Because they funking hurt!


----------



## paul xe (Sep 24, 2011)

Tinytom said:


> I spent £850 on a deluxe GHR.
> 
> Gets used mainly for sit ups
> 
> Oh well at least it gets used


I've used it for GHR's. It nearly killed me doing them mind!

I'm not 100% I was doing it right though, felt very unnatural.


----------



## Tinytom (Sep 16, 2005)

paul xe said:


> I've used it for GHR's. It nearly killed me doing them mind!
> 
> I'm not 100% I was doing it right though, felt very unnatural.

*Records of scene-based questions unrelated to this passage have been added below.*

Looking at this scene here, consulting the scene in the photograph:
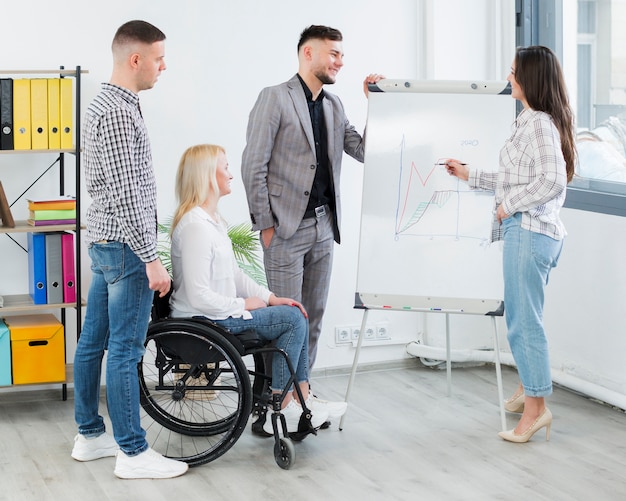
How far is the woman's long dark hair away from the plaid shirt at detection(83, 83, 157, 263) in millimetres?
1456

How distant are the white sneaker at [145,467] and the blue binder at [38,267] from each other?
1.05 m

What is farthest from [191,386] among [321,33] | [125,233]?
[321,33]

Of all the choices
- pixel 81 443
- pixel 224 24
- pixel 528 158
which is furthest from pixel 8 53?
pixel 528 158

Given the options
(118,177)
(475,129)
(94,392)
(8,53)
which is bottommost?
(94,392)

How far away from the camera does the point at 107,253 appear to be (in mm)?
3174

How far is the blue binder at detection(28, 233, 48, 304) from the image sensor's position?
13.3ft

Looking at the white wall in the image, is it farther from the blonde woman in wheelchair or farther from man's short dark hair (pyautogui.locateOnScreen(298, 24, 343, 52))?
the blonde woman in wheelchair

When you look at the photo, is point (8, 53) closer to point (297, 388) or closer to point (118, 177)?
point (118, 177)

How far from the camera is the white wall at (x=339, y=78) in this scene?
4.18 meters

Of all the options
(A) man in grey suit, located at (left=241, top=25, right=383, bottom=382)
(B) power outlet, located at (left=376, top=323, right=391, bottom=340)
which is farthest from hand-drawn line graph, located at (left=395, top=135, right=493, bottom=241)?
(B) power outlet, located at (left=376, top=323, right=391, bottom=340)

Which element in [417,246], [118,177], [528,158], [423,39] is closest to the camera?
[118,177]

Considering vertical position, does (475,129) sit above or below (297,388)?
above

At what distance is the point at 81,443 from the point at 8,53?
176 cm

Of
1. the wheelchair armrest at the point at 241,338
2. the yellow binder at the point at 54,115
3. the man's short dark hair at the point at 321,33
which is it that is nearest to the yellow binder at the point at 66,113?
the yellow binder at the point at 54,115
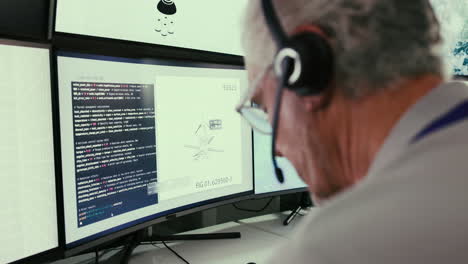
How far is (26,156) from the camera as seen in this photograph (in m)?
0.62

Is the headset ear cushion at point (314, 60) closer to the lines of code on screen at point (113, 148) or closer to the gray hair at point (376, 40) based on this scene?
the gray hair at point (376, 40)

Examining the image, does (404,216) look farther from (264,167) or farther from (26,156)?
(264,167)

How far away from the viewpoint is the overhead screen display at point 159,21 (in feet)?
3.31

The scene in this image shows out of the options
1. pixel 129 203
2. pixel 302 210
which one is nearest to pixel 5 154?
pixel 129 203

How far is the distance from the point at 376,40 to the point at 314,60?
0.06 metres

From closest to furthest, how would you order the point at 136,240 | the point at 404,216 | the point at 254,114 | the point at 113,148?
1. the point at 404,216
2. the point at 254,114
3. the point at 113,148
4. the point at 136,240

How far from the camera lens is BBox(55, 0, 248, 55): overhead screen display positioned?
1009mm

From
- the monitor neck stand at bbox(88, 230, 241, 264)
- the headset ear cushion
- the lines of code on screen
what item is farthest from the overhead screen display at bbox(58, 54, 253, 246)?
the headset ear cushion

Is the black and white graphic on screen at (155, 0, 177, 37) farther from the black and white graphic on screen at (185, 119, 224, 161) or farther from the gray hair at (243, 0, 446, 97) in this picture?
the gray hair at (243, 0, 446, 97)

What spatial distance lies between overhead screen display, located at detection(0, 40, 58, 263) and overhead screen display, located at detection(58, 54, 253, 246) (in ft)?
0.09

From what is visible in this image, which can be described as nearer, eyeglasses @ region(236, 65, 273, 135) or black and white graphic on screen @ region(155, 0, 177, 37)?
eyeglasses @ region(236, 65, 273, 135)

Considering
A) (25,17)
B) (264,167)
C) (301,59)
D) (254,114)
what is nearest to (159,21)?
(25,17)

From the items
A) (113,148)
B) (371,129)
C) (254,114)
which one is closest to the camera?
(371,129)

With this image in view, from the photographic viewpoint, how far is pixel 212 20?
1.39 meters
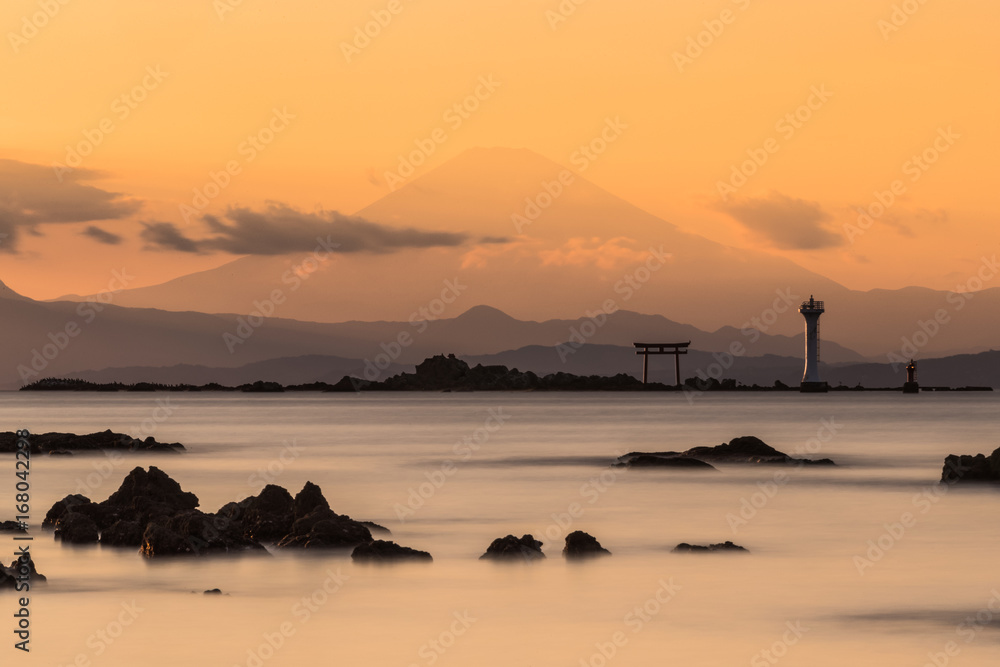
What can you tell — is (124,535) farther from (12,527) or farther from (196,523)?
(12,527)

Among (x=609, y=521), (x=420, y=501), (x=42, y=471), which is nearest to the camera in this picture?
(x=609, y=521)

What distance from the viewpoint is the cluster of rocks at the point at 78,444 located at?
6506 cm

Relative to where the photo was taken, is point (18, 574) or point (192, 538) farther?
point (192, 538)

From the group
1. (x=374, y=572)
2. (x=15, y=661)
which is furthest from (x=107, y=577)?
(x=15, y=661)

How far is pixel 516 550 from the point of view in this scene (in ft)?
90.2

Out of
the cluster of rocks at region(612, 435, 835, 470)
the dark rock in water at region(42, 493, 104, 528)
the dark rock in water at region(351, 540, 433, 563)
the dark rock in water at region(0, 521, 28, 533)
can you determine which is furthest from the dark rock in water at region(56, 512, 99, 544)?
the cluster of rocks at region(612, 435, 835, 470)

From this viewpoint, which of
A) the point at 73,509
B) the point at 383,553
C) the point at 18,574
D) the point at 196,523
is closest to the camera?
the point at 18,574

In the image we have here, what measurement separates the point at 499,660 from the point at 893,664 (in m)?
5.46

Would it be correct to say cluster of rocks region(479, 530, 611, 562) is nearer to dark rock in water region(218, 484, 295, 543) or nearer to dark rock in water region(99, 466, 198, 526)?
dark rock in water region(218, 484, 295, 543)

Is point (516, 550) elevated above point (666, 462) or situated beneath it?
situated beneath

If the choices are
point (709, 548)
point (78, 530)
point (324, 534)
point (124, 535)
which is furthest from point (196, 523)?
point (709, 548)

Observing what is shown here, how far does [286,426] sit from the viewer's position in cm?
11962

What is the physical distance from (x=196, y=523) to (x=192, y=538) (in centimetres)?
33

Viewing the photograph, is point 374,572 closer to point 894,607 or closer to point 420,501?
point 894,607
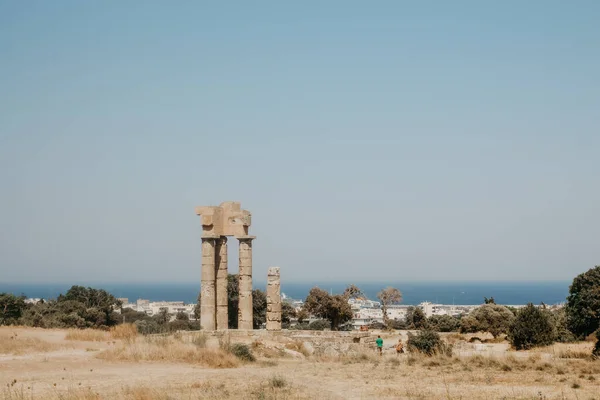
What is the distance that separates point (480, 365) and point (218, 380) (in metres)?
8.09

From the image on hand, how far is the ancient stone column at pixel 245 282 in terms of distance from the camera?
100 feet

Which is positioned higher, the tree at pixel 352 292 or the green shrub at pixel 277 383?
the tree at pixel 352 292

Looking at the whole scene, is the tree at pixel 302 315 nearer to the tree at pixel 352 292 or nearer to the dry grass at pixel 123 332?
the tree at pixel 352 292

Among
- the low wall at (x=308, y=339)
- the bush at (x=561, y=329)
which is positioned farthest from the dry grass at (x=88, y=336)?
the bush at (x=561, y=329)

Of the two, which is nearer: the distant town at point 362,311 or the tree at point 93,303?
the tree at point 93,303

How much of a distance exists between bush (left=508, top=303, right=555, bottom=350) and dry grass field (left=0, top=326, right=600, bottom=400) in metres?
1.84

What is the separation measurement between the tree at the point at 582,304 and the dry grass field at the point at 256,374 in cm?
1262

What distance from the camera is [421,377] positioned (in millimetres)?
18047

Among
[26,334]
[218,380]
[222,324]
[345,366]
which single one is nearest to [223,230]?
[222,324]

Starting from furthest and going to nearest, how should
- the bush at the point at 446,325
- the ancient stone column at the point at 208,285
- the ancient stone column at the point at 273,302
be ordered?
the bush at the point at 446,325 < the ancient stone column at the point at 273,302 < the ancient stone column at the point at 208,285

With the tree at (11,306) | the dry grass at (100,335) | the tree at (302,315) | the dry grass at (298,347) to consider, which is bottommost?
the dry grass at (298,347)

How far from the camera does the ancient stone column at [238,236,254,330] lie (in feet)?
100

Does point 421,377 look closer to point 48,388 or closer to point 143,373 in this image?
point 143,373

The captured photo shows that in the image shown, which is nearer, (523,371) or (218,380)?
(218,380)
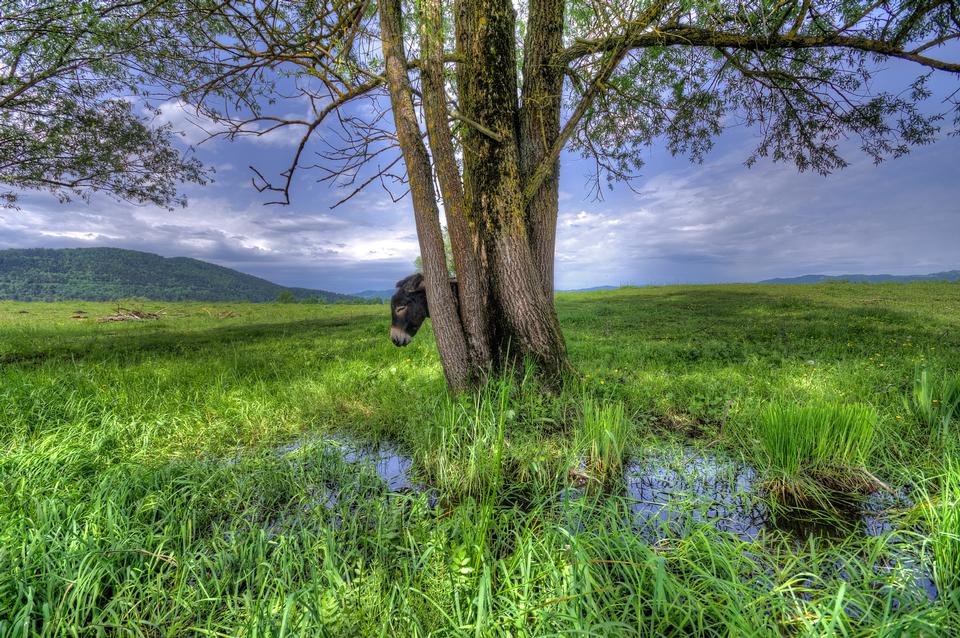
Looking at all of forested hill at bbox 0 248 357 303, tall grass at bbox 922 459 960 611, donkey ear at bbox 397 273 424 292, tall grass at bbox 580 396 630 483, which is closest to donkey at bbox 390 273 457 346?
donkey ear at bbox 397 273 424 292

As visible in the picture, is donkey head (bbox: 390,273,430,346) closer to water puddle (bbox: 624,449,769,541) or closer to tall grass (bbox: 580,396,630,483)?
tall grass (bbox: 580,396,630,483)

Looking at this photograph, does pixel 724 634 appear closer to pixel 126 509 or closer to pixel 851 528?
pixel 851 528

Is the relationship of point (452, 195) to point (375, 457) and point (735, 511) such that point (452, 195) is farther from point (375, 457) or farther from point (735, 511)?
point (735, 511)

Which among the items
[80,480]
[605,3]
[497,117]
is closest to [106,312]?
[80,480]

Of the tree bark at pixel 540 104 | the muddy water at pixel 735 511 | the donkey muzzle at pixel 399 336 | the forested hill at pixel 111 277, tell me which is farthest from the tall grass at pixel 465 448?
the forested hill at pixel 111 277

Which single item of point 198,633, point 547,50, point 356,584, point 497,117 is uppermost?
point 547,50

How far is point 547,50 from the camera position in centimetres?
471

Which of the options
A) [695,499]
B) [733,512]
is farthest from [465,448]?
[733,512]

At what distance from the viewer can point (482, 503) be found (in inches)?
97.2

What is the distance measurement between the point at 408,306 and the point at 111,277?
85221 millimetres

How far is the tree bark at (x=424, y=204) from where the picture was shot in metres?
3.80

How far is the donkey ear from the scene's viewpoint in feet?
16.8

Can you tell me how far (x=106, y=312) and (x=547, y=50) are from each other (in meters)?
25.4

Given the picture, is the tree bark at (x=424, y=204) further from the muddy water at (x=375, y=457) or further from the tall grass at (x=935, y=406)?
the tall grass at (x=935, y=406)
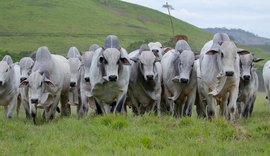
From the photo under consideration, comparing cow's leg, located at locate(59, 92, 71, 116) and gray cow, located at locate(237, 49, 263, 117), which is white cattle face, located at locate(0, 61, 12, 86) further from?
gray cow, located at locate(237, 49, 263, 117)

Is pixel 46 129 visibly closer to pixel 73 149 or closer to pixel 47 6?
pixel 73 149

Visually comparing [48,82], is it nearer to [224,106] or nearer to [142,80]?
[142,80]

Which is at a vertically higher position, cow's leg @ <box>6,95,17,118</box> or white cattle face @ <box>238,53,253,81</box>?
white cattle face @ <box>238,53,253,81</box>

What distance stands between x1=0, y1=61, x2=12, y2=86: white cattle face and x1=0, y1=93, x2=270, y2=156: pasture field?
128 inches

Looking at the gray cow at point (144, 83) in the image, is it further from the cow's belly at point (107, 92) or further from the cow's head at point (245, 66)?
the cow's head at point (245, 66)

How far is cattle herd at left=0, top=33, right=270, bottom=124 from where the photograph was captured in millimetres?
10867

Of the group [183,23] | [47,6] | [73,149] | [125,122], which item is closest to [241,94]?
[125,122]

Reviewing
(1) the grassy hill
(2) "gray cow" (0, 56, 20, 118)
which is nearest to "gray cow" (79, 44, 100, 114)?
(2) "gray cow" (0, 56, 20, 118)

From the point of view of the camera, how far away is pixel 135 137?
27.5ft

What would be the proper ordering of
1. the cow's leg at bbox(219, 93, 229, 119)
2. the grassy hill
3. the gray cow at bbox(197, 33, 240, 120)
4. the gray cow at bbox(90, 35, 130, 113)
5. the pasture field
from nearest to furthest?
the pasture field < the gray cow at bbox(197, 33, 240, 120) < the gray cow at bbox(90, 35, 130, 113) < the cow's leg at bbox(219, 93, 229, 119) < the grassy hill

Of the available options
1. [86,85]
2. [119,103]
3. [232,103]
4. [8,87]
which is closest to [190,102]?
[232,103]

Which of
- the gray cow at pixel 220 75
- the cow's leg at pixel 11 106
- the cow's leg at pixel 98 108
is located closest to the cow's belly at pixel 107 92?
the cow's leg at pixel 98 108

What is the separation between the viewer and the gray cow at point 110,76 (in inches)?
422

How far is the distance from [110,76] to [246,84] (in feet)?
15.4
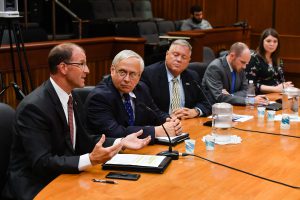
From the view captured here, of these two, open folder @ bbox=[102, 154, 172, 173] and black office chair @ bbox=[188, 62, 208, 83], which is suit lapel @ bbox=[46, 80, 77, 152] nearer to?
open folder @ bbox=[102, 154, 172, 173]

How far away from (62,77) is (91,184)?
0.68 meters

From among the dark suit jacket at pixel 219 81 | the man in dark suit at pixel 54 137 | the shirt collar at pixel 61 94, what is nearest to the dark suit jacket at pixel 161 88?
the dark suit jacket at pixel 219 81

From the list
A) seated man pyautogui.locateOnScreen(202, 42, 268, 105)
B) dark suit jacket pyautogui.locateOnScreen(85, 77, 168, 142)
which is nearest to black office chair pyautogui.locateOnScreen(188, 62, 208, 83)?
seated man pyautogui.locateOnScreen(202, 42, 268, 105)

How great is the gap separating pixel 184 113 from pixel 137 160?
4.20 ft

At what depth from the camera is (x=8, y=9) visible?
14.5ft

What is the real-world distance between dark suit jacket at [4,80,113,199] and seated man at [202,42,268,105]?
211cm

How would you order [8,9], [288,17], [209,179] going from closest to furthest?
1. [209,179]
2. [8,9]
3. [288,17]

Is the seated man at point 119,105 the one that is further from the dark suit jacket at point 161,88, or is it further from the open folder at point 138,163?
the dark suit jacket at point 161,88

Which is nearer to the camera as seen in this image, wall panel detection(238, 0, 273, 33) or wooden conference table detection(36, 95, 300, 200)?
wooden conference table detection(36, 95, 300, 200)

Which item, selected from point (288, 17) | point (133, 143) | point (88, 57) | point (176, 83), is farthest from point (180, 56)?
point (288, 17)

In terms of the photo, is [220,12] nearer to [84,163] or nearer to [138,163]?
[138,163]

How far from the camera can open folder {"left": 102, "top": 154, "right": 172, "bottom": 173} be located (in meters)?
2.41

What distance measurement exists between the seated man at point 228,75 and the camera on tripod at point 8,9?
1.77 meters

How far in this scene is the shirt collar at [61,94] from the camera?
2662 mm
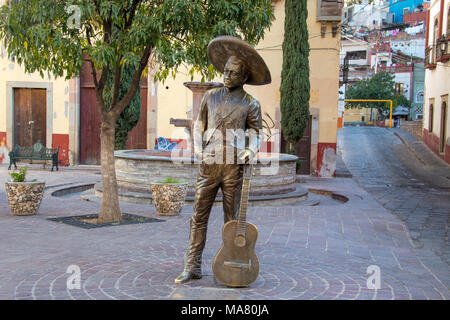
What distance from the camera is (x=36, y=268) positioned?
480 centimetres

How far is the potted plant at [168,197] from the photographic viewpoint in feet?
27.5

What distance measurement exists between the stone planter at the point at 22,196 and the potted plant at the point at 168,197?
6.42 ft

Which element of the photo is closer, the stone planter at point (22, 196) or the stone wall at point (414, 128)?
the stone planter at point (22, 196)

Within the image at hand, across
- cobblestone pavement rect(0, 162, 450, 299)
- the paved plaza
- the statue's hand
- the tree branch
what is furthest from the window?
the statue's hand

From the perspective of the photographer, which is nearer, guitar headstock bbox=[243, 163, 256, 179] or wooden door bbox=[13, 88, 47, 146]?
guitar headstock bbox=[243, 163, 256, 179]

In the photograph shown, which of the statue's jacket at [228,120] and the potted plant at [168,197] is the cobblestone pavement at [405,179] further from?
the potted plant at [168,197]

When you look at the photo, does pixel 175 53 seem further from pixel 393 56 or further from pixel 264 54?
pixel 393 56

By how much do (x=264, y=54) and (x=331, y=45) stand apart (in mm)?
2299

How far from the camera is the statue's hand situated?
4312 mm

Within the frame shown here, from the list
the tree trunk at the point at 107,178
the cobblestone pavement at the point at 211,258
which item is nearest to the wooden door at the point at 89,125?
the cobblestone pavement at the point at 211,258

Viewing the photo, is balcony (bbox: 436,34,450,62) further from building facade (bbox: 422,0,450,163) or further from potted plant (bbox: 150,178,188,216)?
potted plant (bbox: 150,178,188,216)

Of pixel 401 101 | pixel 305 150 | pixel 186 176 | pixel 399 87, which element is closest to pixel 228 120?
pixel 186 176

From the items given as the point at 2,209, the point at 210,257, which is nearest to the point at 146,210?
the point at 2,209

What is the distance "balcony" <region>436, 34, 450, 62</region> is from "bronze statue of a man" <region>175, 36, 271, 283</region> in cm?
1908
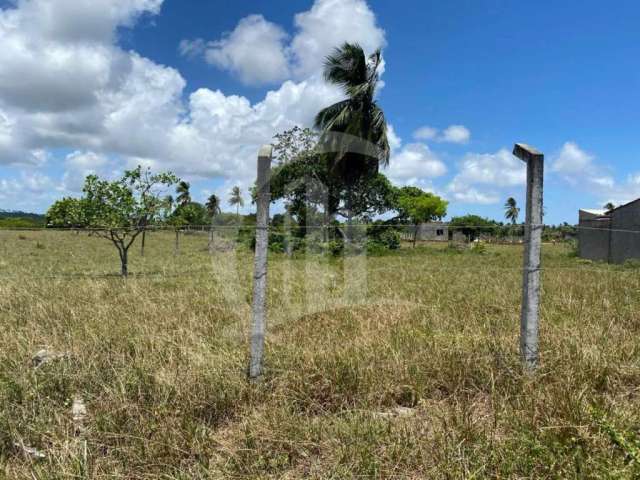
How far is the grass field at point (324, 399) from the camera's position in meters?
2.34

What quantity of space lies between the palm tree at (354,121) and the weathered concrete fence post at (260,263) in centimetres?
1814

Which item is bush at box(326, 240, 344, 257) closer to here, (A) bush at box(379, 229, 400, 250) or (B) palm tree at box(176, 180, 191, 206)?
(A) bush at box(379, 229, 400, 250)

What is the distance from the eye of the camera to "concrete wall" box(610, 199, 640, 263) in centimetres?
1764

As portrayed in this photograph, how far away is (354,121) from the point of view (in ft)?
68.9

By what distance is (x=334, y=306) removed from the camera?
589 cm

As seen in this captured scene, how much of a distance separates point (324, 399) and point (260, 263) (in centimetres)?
115

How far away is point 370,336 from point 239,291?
168 inches

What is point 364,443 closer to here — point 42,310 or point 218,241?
point 42,310

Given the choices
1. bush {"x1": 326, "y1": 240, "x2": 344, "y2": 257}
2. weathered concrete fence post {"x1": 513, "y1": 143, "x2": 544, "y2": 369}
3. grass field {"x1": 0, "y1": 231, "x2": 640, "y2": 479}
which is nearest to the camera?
grass field {"x1": 0, "y1": 231, "x2": 640, "y2": 479}

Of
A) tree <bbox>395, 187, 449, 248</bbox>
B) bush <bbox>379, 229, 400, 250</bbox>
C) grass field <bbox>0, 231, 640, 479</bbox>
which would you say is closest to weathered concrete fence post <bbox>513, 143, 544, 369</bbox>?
grass field <bbox>0, 231, 640, 479</bbox>

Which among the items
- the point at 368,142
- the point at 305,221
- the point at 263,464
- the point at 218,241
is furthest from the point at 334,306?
the point at 368,142

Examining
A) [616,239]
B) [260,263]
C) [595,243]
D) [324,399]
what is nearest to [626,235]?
[616,239]

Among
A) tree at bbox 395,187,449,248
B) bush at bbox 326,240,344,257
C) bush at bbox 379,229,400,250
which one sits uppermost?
tree at bbox 395,187,449,248

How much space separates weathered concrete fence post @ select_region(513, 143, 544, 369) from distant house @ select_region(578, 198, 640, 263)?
15.4 m
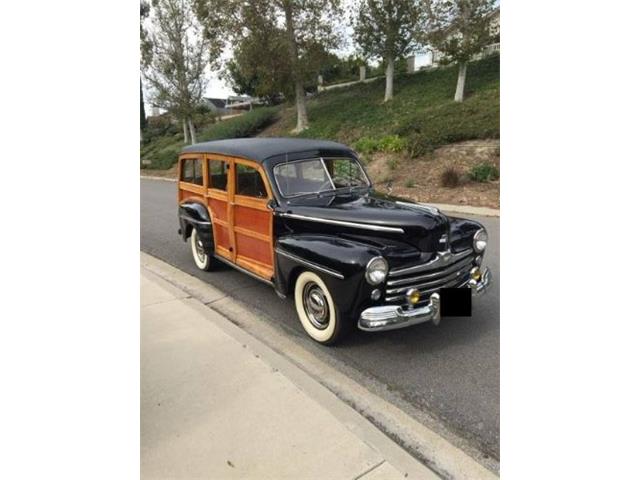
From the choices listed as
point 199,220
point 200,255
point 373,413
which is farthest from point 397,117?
point 373,413

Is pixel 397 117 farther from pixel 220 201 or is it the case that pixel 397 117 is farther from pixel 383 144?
pixel 220 201

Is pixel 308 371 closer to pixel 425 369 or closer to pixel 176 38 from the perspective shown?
pixel 425 369

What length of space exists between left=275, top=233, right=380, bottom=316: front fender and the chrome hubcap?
0.61 feet

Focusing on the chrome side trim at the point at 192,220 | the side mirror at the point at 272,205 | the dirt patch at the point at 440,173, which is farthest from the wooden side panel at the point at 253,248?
the dirt patch at the point at 440,173

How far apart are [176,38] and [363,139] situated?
6.44 m

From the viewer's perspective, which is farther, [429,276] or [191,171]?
[191,171]

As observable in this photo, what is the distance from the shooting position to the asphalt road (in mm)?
2566

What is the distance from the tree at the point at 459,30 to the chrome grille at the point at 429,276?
316 inches

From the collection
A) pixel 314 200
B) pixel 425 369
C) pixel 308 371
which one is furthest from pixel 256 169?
pixel 425 369

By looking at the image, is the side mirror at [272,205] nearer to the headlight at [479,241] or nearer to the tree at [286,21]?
the headlight at [479,241]

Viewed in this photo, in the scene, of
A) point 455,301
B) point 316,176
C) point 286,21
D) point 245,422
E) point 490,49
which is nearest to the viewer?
point 245,422

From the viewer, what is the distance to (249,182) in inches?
169

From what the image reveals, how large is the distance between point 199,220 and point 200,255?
63cm
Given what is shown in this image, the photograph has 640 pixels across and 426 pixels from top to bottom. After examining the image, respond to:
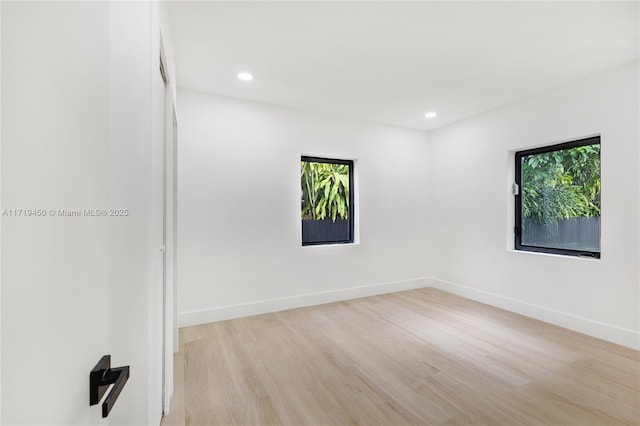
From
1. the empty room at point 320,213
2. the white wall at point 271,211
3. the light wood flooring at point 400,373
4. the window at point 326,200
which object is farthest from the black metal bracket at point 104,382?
the window at point 326,200

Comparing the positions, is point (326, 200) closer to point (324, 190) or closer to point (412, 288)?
point (324, 190)

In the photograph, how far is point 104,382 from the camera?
1.69 ft

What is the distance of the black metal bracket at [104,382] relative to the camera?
50 cm

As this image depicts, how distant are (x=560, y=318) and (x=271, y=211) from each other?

I'll show you correct form next time you're in mate.


----------



## badly_dubbed (Nov 21, 2011)

@Tinytom

did you get the watson DB's yet? any pictures?


----------



## Tinytom (Sep 16, 2005)

badly_dubbed said:


> @Tinytom
> 
> did you get the watson DB's yet? any pictures?


I was at the factory today. They are all in a box waiting to be put together. It was a beautiful sight.

This is the leg press before spraying. I tried it out and it was perfect for my little legs.

The higher racking pin was also a good way up so no interference if you use the lower pin.


----------



## badly_dubbed (Nov 21, 2011)

tremend.

if i had a commercial gym, it would be filled with Watson stuff.


----------



## Suprakill4 (Jul 11, 2008)

Looks an amazing bit of kit!!! Wish I loved closer so could train here, makes my gym look pathetic.


----------



## Tinytom (Sep 16, 2005)

badly_dubbed said:


> tremend.
> 
> if i had a commercial gym, it would be filled with Watson stuff.


I'm slowly getting there


----------



## paul xe (Sep 24, 2011)

Tinytom said:


> I'll show you correct form next time you're in mate.


Thanks Tom. I'll take you up on that offer your free next, would have tonight but you were busy with training session.......and I was pretty shattered after my session!


----------